## Voltooi het volgende
[1] Noem alle afkortingen die in de tekst over moleculaire opslag van zonne-energie tussen haakjes staan, elk met de volledige term waar ze bij hoort.
[2] Schrijf een vervolg op de tekst over moleculaire opslag van zonne-energie dat aansluit op de laatste zin.

## Aangeleverde tekst

In Zweden zijn organische moleculen ontwikkeld waarin je zonne-energie desnoods jarenlang kunt opslaan. Daarna kun je die energie gecontroleerd weer aftappen, claimen Kasper Moth-Poulsen en collega’s van Chalmers University of Technology in Göteborg.

Ze hebben hun relaas over molecular solar thermal energy storage (MOST) uitgesmeerd over vier publicaties, waarvan de laatste onlangs verscheen in Energy & Environmental Science. Daaruit blijkt dat het onderliggende idee al vele jaren oud is maar dat kennelijk niemand ooit moeite heeft gedaan om het serieus uit te werken

De moleculen zijn norbornadiënen (NBD), die je volgens Moth-Poulsen vrij gemakkelijk moet kunnen synthetiseren op grote schaal. Onder invloed van zonlicht isomeriseren ze tot quadricyclanen (QC): het koolstofskelet wordt herschikt, wat leidt tot een veel hogere energie-inhoud.

## Vastgelegde gegevens

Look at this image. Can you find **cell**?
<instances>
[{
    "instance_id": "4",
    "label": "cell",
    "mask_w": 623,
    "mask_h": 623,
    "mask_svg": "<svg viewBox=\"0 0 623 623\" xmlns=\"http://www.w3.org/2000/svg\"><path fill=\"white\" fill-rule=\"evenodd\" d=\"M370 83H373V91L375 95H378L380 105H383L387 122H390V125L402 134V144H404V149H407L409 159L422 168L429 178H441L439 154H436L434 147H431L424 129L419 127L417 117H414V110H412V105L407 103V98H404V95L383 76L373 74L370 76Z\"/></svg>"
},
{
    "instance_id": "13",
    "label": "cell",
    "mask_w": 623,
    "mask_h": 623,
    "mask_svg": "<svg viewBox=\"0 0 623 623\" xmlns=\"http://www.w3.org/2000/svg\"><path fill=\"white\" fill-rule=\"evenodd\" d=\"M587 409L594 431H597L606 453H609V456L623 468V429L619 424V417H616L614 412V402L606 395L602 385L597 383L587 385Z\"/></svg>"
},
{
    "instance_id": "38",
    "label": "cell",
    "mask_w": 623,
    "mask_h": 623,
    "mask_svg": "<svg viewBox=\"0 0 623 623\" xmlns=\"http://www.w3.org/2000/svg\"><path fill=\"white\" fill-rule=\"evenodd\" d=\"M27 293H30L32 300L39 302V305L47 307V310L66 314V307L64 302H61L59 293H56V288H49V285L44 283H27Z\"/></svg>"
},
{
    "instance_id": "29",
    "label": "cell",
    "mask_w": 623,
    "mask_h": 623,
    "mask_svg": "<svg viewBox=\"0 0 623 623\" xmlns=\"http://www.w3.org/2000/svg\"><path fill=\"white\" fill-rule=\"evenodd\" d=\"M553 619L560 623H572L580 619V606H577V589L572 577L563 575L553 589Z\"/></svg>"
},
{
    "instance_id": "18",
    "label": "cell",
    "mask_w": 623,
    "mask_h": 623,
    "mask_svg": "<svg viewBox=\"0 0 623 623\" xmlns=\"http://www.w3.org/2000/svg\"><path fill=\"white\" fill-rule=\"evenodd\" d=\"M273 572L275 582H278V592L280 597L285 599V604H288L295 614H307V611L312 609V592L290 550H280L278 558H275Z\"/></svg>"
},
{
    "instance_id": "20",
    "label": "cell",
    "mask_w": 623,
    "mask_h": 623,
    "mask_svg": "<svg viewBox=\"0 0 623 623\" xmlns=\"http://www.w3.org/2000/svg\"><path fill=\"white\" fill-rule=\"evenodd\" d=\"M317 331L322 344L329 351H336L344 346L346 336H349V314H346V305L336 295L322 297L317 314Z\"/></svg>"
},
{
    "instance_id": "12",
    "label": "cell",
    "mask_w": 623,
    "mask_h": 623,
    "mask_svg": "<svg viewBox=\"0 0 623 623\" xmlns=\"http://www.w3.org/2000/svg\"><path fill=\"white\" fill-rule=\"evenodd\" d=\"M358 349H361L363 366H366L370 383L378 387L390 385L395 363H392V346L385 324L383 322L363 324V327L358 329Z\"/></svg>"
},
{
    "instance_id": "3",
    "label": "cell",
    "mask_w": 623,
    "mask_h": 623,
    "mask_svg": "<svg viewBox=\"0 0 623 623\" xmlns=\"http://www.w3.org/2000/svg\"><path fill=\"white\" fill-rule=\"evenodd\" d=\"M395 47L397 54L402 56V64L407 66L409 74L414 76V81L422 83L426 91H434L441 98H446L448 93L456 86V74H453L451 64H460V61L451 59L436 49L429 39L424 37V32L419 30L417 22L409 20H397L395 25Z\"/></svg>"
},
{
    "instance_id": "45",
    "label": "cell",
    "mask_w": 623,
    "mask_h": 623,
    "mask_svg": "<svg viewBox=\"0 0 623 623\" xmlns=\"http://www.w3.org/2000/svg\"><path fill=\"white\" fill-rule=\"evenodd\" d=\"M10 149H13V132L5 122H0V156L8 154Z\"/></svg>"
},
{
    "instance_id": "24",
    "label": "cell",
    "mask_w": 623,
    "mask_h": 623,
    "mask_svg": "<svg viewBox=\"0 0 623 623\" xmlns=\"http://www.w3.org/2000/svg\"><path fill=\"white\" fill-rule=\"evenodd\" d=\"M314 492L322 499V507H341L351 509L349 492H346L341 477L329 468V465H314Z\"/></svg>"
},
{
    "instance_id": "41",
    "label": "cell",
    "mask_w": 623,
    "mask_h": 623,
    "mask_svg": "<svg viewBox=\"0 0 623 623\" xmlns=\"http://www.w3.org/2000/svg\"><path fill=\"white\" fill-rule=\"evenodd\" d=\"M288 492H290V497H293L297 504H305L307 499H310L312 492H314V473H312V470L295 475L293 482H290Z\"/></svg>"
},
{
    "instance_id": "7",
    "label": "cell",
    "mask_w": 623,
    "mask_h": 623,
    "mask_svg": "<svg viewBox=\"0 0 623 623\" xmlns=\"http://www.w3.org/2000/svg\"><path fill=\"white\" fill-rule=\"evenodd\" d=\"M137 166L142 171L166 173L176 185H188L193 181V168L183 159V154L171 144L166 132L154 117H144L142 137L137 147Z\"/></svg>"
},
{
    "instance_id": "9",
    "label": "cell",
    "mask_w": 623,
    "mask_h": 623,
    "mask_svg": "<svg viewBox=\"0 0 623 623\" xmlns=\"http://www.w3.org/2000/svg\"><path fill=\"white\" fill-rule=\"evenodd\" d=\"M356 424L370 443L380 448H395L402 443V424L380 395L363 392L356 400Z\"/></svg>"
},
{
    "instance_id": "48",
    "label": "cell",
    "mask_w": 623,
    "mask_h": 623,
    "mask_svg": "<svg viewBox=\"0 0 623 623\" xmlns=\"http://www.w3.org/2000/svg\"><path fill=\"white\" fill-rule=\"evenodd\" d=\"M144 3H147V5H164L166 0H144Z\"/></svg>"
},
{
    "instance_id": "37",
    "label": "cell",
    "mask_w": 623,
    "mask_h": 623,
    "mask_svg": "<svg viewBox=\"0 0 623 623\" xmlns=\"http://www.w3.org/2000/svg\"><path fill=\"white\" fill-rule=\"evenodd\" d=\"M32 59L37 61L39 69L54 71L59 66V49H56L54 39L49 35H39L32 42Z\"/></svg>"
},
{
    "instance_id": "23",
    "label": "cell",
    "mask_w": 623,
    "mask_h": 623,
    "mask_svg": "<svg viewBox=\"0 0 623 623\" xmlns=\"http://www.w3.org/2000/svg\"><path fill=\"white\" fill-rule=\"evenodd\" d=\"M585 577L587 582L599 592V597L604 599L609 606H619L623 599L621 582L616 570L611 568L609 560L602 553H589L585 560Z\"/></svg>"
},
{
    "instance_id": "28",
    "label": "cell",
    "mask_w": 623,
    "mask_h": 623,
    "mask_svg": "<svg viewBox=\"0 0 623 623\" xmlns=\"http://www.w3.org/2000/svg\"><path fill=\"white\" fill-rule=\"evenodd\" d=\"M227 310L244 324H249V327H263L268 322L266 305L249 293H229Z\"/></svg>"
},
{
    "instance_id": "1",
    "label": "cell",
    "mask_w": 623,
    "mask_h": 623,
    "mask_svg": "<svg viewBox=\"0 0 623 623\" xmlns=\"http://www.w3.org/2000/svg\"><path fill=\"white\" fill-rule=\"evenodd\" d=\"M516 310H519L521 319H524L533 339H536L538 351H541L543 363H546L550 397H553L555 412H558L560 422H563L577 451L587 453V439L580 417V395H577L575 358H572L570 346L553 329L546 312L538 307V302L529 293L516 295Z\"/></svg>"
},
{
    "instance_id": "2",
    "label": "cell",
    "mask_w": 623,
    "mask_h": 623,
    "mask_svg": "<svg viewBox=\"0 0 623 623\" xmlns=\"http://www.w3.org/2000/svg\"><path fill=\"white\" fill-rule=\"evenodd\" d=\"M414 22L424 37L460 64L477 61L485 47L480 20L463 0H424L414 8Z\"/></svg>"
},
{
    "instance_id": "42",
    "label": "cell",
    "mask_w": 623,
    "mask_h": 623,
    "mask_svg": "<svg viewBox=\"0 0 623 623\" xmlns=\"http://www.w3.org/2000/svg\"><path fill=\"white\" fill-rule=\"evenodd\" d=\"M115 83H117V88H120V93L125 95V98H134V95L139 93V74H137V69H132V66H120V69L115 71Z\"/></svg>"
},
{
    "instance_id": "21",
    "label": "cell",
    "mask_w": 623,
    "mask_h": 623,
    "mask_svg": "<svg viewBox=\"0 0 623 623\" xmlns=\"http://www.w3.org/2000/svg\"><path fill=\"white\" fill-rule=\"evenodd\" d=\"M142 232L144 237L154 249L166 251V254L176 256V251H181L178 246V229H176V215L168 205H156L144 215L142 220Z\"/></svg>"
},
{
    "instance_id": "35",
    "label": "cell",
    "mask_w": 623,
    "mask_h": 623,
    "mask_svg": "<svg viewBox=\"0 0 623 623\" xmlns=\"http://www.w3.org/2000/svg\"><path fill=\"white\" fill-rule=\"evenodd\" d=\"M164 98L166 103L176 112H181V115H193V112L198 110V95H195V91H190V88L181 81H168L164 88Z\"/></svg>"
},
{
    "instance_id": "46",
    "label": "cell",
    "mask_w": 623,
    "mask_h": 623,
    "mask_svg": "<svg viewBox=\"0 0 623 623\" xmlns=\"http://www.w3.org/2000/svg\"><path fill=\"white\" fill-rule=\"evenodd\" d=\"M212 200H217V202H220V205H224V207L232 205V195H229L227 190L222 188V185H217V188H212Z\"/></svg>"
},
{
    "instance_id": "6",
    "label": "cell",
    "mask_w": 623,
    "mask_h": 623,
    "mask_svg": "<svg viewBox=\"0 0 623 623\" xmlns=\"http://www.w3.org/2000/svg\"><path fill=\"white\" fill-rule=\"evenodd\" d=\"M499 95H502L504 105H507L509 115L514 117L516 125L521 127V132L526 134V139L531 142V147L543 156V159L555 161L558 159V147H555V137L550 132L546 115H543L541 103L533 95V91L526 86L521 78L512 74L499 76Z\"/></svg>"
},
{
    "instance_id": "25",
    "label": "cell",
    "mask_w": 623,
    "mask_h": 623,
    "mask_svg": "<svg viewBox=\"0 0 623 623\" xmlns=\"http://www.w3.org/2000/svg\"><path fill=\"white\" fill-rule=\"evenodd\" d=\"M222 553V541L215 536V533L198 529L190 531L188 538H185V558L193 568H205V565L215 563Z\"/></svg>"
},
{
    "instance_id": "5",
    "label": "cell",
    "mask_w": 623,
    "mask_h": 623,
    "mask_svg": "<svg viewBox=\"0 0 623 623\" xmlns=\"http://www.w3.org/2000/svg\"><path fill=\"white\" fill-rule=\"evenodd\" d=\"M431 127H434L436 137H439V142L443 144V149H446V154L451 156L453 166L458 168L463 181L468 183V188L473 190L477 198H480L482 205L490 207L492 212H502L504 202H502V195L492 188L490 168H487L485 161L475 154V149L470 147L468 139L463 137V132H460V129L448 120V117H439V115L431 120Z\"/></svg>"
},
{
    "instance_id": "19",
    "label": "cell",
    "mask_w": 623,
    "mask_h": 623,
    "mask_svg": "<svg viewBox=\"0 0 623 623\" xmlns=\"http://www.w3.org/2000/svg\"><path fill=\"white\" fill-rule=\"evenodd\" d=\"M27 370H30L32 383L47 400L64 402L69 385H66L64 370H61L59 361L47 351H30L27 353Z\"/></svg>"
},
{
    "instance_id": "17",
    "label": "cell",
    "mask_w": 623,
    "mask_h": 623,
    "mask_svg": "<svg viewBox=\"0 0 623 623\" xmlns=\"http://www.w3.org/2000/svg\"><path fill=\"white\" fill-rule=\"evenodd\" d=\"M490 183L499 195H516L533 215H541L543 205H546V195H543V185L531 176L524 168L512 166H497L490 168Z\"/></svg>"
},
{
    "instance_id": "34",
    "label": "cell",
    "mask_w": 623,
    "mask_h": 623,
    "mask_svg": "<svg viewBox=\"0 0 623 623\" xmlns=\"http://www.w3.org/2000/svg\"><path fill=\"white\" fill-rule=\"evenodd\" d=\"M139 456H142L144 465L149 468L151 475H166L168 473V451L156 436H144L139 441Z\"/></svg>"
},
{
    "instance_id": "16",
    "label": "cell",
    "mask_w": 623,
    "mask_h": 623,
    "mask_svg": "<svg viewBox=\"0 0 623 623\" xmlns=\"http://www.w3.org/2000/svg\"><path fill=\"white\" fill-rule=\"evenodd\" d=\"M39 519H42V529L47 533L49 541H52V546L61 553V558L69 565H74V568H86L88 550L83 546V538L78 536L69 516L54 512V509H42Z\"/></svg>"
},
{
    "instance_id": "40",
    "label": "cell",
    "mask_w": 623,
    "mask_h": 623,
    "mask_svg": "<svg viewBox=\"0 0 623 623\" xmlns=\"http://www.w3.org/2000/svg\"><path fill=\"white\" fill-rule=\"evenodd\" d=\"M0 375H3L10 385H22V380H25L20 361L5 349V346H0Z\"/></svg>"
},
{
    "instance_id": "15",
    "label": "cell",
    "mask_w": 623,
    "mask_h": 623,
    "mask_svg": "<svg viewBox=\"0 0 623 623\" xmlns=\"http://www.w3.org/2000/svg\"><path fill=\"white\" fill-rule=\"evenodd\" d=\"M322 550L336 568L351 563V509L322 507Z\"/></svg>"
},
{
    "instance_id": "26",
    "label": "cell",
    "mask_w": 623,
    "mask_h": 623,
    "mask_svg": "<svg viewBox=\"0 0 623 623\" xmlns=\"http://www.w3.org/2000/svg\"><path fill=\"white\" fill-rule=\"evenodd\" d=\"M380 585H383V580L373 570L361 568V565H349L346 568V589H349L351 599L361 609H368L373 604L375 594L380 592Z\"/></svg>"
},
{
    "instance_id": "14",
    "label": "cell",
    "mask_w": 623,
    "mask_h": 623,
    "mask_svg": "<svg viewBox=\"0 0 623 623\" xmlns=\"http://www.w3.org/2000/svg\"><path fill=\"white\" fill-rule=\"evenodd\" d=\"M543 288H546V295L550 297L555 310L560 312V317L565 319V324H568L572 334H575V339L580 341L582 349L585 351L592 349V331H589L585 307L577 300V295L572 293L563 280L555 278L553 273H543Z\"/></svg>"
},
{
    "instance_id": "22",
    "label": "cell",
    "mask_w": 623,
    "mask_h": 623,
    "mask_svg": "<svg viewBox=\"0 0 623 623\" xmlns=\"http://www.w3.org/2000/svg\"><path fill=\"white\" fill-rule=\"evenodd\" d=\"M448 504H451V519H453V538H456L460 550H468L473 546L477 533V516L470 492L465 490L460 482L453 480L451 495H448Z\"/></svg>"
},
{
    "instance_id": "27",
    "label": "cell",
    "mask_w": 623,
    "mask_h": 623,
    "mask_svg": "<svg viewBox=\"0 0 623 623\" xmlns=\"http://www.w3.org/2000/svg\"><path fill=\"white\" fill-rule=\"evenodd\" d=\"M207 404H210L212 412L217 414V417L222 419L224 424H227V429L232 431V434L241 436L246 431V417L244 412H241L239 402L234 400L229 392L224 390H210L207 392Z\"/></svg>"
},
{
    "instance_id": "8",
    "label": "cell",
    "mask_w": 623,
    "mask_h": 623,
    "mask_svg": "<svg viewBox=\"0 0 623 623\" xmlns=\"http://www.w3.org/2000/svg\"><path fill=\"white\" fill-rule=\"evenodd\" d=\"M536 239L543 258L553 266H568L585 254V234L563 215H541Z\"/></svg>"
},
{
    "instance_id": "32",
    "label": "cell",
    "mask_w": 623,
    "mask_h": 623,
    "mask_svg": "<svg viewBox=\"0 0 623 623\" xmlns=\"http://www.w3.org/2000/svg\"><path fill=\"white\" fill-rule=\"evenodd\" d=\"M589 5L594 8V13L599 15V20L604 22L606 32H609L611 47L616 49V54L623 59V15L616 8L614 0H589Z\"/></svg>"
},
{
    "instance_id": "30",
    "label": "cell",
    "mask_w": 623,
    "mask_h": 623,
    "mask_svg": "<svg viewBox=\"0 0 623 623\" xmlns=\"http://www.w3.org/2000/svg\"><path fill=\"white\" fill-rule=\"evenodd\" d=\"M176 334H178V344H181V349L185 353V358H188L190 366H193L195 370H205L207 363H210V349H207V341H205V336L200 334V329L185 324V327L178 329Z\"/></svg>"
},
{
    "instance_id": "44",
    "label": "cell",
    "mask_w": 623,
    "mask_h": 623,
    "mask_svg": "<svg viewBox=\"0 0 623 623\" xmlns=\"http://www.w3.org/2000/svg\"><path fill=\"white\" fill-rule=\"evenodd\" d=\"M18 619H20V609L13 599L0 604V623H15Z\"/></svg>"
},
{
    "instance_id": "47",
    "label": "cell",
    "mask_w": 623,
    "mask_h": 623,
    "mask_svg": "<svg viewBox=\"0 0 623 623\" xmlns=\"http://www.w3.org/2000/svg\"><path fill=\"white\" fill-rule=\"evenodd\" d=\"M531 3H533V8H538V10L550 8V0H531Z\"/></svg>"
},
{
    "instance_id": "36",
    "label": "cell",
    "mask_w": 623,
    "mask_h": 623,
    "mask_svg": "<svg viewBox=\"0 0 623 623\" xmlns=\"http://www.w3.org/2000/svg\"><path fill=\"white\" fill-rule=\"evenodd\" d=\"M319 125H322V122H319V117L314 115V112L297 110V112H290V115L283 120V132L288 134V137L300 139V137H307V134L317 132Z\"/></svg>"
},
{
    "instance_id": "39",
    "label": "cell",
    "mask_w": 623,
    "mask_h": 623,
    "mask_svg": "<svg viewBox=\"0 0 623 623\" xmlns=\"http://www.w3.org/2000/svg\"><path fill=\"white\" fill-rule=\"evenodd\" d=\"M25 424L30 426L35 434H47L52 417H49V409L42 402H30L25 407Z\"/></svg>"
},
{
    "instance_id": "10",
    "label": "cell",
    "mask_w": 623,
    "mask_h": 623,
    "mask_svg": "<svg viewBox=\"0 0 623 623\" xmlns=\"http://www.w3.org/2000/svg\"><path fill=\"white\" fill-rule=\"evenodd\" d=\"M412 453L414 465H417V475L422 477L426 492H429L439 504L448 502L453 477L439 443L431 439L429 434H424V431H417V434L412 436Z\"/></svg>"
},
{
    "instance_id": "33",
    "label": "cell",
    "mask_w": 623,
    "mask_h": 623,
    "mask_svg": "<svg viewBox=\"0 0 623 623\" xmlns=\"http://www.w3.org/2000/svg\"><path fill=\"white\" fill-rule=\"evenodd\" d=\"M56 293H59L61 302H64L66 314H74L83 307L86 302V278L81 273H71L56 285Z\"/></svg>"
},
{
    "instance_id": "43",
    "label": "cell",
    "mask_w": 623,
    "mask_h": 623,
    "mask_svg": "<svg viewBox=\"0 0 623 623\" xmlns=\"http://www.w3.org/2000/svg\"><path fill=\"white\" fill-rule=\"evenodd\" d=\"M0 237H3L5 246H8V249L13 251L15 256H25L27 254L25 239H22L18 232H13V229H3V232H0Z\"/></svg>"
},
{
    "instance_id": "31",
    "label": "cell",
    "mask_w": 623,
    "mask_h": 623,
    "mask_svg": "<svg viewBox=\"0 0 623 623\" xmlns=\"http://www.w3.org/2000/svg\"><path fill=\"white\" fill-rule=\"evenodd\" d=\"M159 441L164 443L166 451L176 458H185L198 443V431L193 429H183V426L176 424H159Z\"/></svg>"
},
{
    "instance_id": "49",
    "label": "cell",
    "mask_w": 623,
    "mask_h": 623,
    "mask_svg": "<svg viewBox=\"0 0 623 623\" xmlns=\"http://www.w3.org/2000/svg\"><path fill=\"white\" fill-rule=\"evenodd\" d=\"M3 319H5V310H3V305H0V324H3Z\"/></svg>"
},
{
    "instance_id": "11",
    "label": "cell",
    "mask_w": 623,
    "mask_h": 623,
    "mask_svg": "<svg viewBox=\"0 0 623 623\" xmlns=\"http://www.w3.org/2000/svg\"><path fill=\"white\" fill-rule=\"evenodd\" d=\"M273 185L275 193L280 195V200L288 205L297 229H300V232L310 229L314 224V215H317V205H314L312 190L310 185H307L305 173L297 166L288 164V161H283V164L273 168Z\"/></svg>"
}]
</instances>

## Antwoorden
[1]
MOST (molecular solar thermal energy storage)
NBD (norbornadiënen)
QC (quadricyclanen)

[2]
De quadricyclanen zijn metastabiel. Als ze terugveranderen in norbornadiënen komt de opgeslagen energie weer vrij, maar om dat proces in gang te zetten hebben ze een zetje nodig. De Zweden doen dat het liefste via heterogene katalyse, dus op een vast katalysatorbed, om het wisselen tussen energie-opslag en energie-afgifte technisch zo eenvoudig mogelijk te maken.

Ze denken dan aan een flowbatterij: vloeistof heen en weer pompen tussen een NBD- en een QC-vat, met isomerisatie onderweg.

De laatste publicatie gaat primair over de katalysatorkeuze. Bij vergelijking van veertien anorganische en organische metaalzouten kwam kobaltftalocyanine (CoPc) bovendrijven als beste kandidaat. Nadeel van CoPc is dat het enigszins oplost in de tolueen die dient als oplosmiddel voor NBD en QC; dat kun je echter ondervangen door adsorptie in actieve kool. Bijverschijnsel is dat CoPC hier ook zelf veel actiever door wordt, waarschijnlijk omdat de geadsorbeerde moleculen niet meer kunnen klonteren.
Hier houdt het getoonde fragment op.